One was a picture of a skeleton the authorities had found buried at a crossroads. The other was a photograph of my mother, taken shortly before she’d disappeared. When the police had uncovered the remains in the first picture, the working theory had been that they were my mom’s. Eventually, we’d discovered that my mother was alive—and that she was the one who’d killed our Jane Doe.
All are tested, a voice said from somewhere in my memory. All must be found worthy.
That was what one of the Masters, a serial killer known as Nightshade, had told me when we’d captured him. The Pythia was forced to prove her worth by fighting her predecessor—to the death.
Masters and apprentices, I could hear Daniel Redding saying lightly, rituals and rules, and at the center of it all, a woman.

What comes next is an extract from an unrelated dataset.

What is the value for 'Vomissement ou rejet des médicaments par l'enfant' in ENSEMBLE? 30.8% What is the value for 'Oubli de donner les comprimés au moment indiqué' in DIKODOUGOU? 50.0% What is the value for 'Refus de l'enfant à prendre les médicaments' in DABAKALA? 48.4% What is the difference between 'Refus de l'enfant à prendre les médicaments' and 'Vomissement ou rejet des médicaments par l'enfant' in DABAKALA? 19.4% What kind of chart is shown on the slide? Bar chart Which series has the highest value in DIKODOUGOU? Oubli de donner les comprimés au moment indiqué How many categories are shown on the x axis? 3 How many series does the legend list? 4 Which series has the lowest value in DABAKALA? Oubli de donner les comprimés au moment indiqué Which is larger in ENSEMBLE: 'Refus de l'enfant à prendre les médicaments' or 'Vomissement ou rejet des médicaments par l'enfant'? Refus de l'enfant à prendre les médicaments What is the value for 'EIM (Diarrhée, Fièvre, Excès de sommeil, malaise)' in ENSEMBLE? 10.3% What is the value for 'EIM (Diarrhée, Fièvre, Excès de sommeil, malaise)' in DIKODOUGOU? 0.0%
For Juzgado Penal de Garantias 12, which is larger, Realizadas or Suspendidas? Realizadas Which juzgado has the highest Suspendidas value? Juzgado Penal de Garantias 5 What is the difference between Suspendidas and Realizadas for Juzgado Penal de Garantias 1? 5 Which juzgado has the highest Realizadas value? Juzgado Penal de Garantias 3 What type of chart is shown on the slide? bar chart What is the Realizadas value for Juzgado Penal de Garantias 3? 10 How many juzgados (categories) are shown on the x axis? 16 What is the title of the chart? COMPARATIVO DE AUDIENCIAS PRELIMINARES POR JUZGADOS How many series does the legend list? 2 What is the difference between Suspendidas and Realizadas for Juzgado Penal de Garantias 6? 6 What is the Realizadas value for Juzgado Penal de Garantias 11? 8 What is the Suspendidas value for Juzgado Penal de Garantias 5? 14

Dean laid a hand on my shoulder. I forced myself to turn and meet his eyes, hoping he wouldn’t see the naked vulnerability in mine.
Casting a glance at Dean and me, Lia walked up behind Michael and snaked an arm around his stomach, pulling him close. Dean narrowed his eyes at the two of them.

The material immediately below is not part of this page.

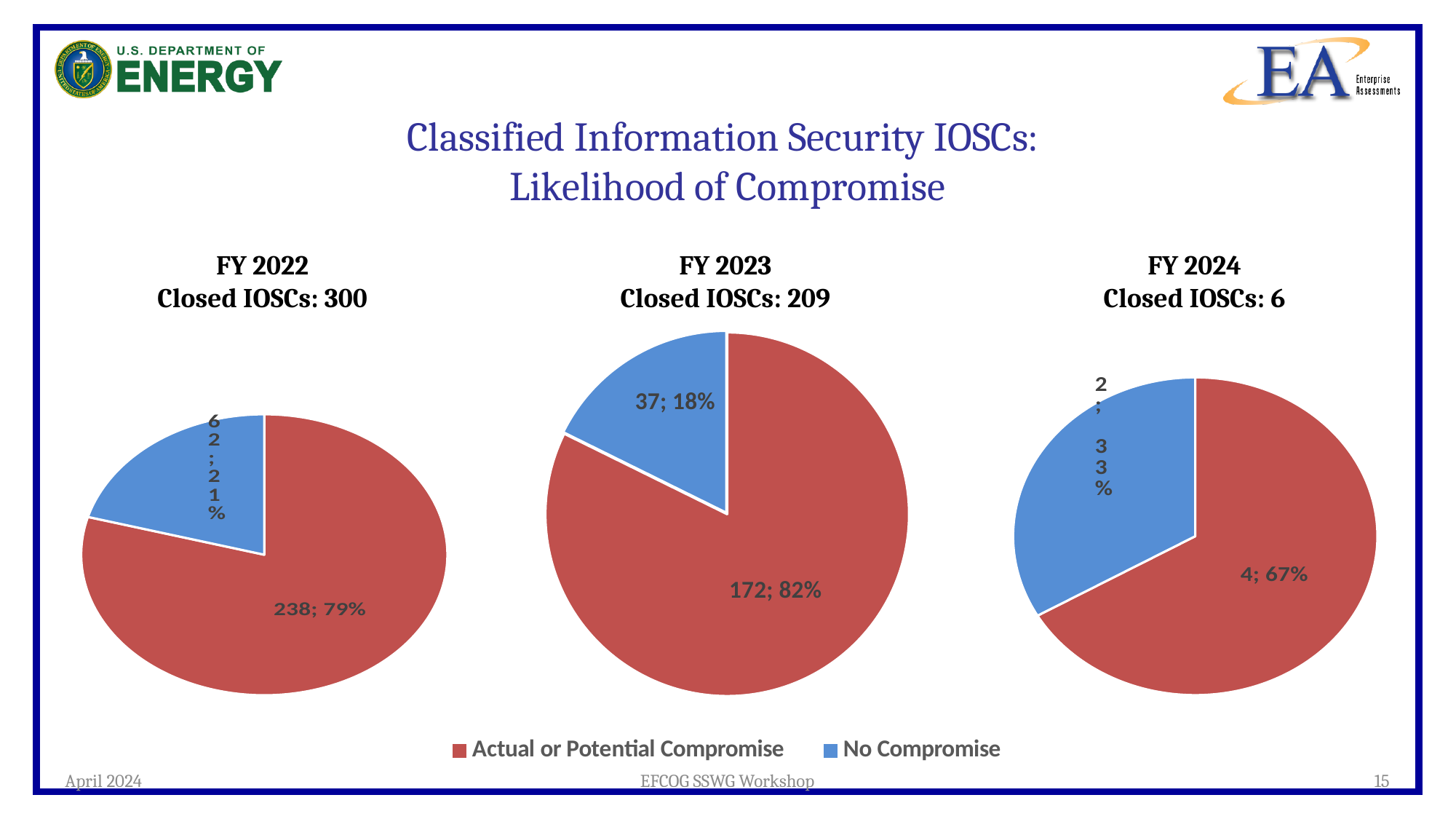
In the FY 2023 pie chart, how many closed IOSCs were No Compromise? 37 In the FY 2023 pie chart, what share of closed IOSCs were Actual or Potential Compromise? 82% In the FY 2024 pie chart, what share of closed IOSCs were No Compromise? 33% In the FY 2022 pie chart, which category is larger: Actual or Potential Compromise or No Compromise? Actual or Potential Compromise What kind of charts are shown on the slide? Pie charts In the FY 2022 pie chart, how many closed IOSCs were Actual or Potential Compromise? 238 How many categories does the legend list? 2 In the FY 2022 pie chart, what percentage of closed IOSCs were No Compromise? 21% In the FY 2023 pie chart, what is the difference between the number of Actual or Potential Compromise IOSCs and No Compromise IOSCs? 135 How many pie charts are on the slide? 3 In the FY 2024 pie chart, how many closed IOSCs were Actual or Potential Compromise? 4 What colour represents No Compromise in the pie charts? Blue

“We’re on again,” Lia informed us. “In a very big—and, might I add, overtly physical—way.”
I knew better than to take Lia at her word, but Sloane played right into her hands. “Since when?”
Michael never tore his gaze from the wall. “Remember when Lia slammed me up against that wall in Vegas?”
It occurred to me then that Lia might not be lying. “You’ve been together since Vegas, and none of us knew?” I tried to wrap my mind around that. “You live in a house with three profilers and a marine sniper. How—”
“Stealth, deception, and an excellent sense of balance,” Michael said, preempting the question. Then he glanced at Lia. “I thought you didn’t want anyone to know.”
“The weight of our treachery was weighing on my soul,” Lia deadpanned. In other words: she wanted to distract Dean from thinking too hard about what was going on with me, and if she could also take Michael’s mind off the chain of events that had brought him down here, all the better.
“I’m not really in the mood to be distracted,” Michael commented. He knew Lia. Biblically. He knew exactly what she was doing, and right now, some part of him didn’t want to be saved from the dark place. He turned back to the wall.
“I love you,” Lia said softly. There was something intense in her tone, something vulnerable. No muss, no fuss, no misdirection. “Even when I don’t want to, I do.”
Despite himself, Michael whirled back around to face her.
Lia fluttered her eyelashes. “I love you like a drowning man loves air. I love you like the ocean loves the sand. I love you like peanut butter loves jelly, and I want to have your babies.”
Michael snorted. “Shut up.”
Lia smirked. “I had you going there for a second.”
Michael studied her expression, beyond the smirk, beyond the mask. “Maybe you did.”
The thing about Lia that made her so difficult to read was that she would have said the exact same thing with the exact same smirk regardless of what she felt. She would have said it if she was falling in love with him. She would have said it if she was just jerking his chain.
“Question.” Michael held up his index finger. “I know why Lia is looking particularly pleased with herself and why Cassie’s wearing her profiling face, and I could make an educated guess about why Redding looks downright constipated every time Lia touches me, but why is Sloane wildly avoiding my gaze and shifting her weight to the balls of her feet like the effort of not saying something might actually cause her to explode?”